==== TEXT FOR ANALYSIS ====

No individual is allowed to hold more than 15% of Reuters. A number of companies already hold the maximum (eg. News Corporation).
i vote for weebly.com. g needs this
I can’t believe you left out the one big buyout that makes sense: EBAY.
Google would never buy out amazon since it has no desire to own stores and warehouses, but ebay is much closer aligned to what google is and wants to accomplish, plus they’ll get paypal to boot. This also would be good for ebay and ebay users since google could add some of their magic to do a major overhaul on the crappy site.
Twitter. Ebay might sell Skype to Google. Google and Apple are up to something with the spectrum bid. Ning does make some sense the more I think about it as it’s a social network platform.
One of the leading Semantic Web companies … and I’ll leave it at that.
@Bubblehead
Why would they buy their largest advertiser? Wouldn’t this simply drive down reportable revenue and raise questions about bias in keyword advertising?
Google are launching Google TV Ads (see it on youtube) they need TV ads produced in a BIG way. Spot Runner is the most logical fit.
You want a genius takeover for Google? it’s right under their nose…..
.
.
.
.
INTUIT
1. Google would get an established merchant card processing business PLUS a platform to tie the Google Checkout product to. Without a platform (i.e. Ebay for Paypal), Checkout won’t get the traction it needs.

==== SUPPLIED MATERIAL ====

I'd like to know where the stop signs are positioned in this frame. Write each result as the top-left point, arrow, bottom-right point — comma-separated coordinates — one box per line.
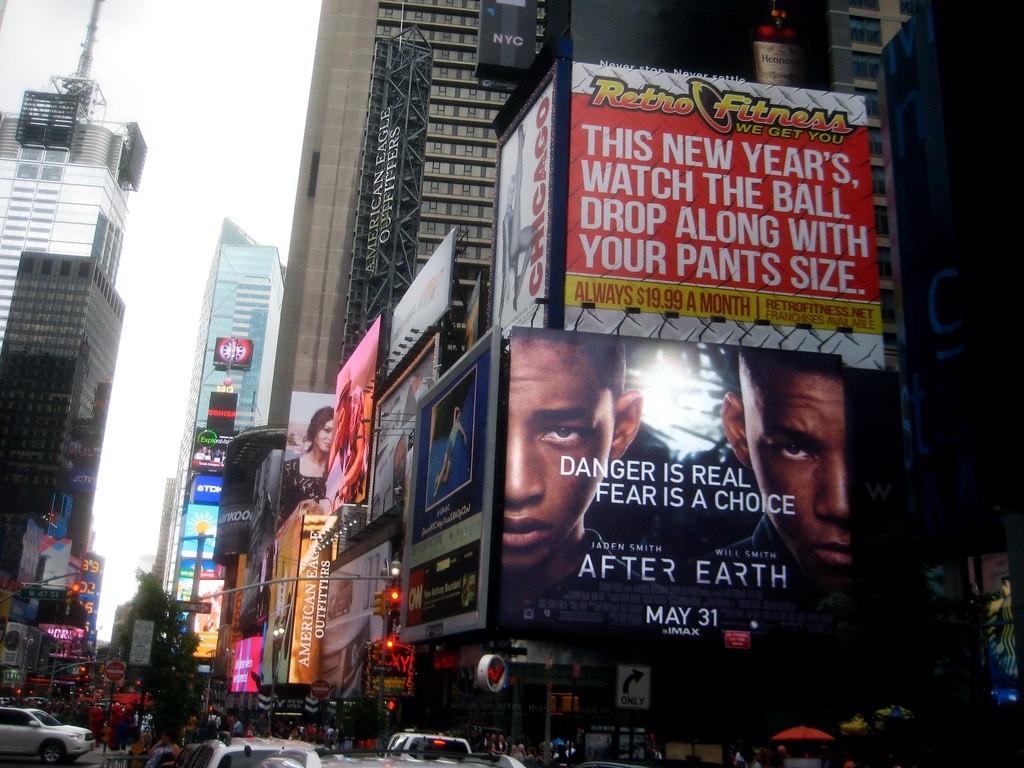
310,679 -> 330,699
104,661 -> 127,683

====
==== SUPPLIED MATERIAL ====

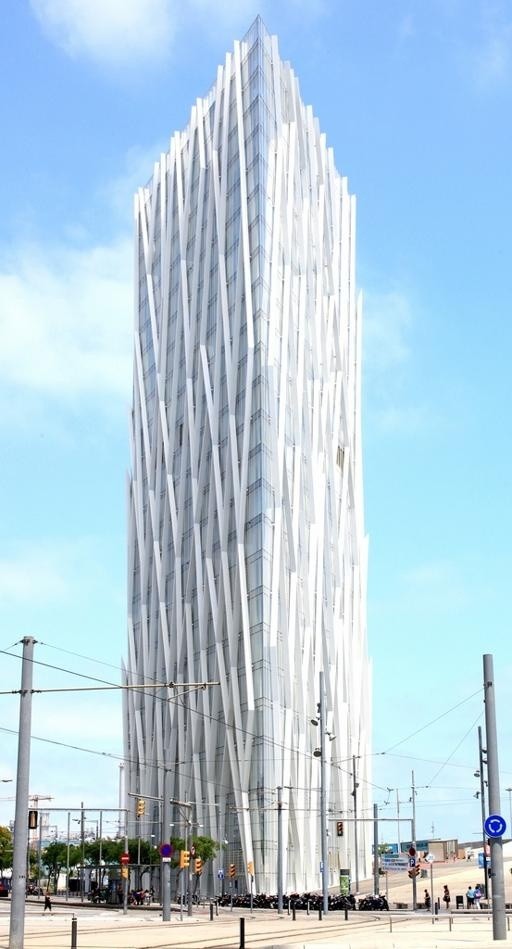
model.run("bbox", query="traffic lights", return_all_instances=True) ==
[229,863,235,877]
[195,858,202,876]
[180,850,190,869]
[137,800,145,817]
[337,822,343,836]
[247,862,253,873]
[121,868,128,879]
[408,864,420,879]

====
==== SUPPLIED MATERIAL ====

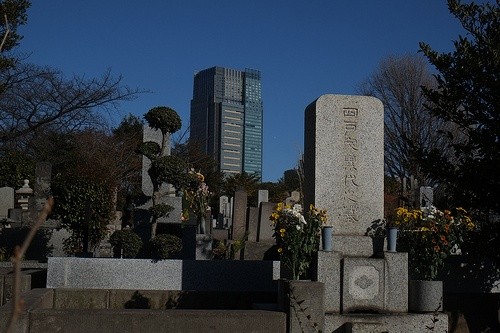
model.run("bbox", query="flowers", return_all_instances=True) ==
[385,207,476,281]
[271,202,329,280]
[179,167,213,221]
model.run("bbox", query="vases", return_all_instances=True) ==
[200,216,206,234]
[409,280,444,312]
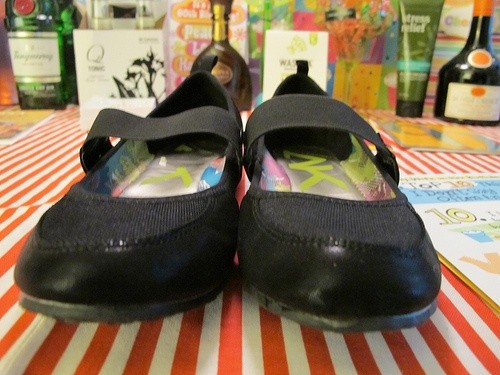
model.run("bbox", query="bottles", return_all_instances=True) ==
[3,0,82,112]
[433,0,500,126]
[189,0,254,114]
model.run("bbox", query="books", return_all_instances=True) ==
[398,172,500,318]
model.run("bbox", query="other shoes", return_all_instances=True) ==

====

LIST OF TASKS
1/ Copy the comments on possible Google buyouts, everything from "Google would never" down to "most logical fit.", and switch "warehouses" to "factories".
2/ According to the comments on possible Google buyouts, what is the largest share of Reuters that any single holder may own?
The items have nothing to do with what's being asked here.

SOLVED TASKS
1/
Google would never buy out amazon since it has no desire to own stores and factories, but ebay is much closer aligned to what google is and wants to accomplish, plus they’ll get paypal to boot. This also would be good for ebay and ebay users since google could add some of their magic to do a major overhaul on the crappy site.
Twitter. Ebay might sell Skype to Google. Google and Apple are up to something with the spectrum bid. Ning does make some sense the more I think about it as it’s a social network platform.
One of the leading Semantic Web companies … and I’ll leave it at that.
@Bubblehead
Why would they buy their largest advertiser? Wouldn’t this simply drive down reportable revenue and raise questions about bias in keyword advertising?
Google are launching Google TV Ads (see it on youtube) they need TV ads produced in a BIG way. Spot Runner is the most logical fit.

2/ 15%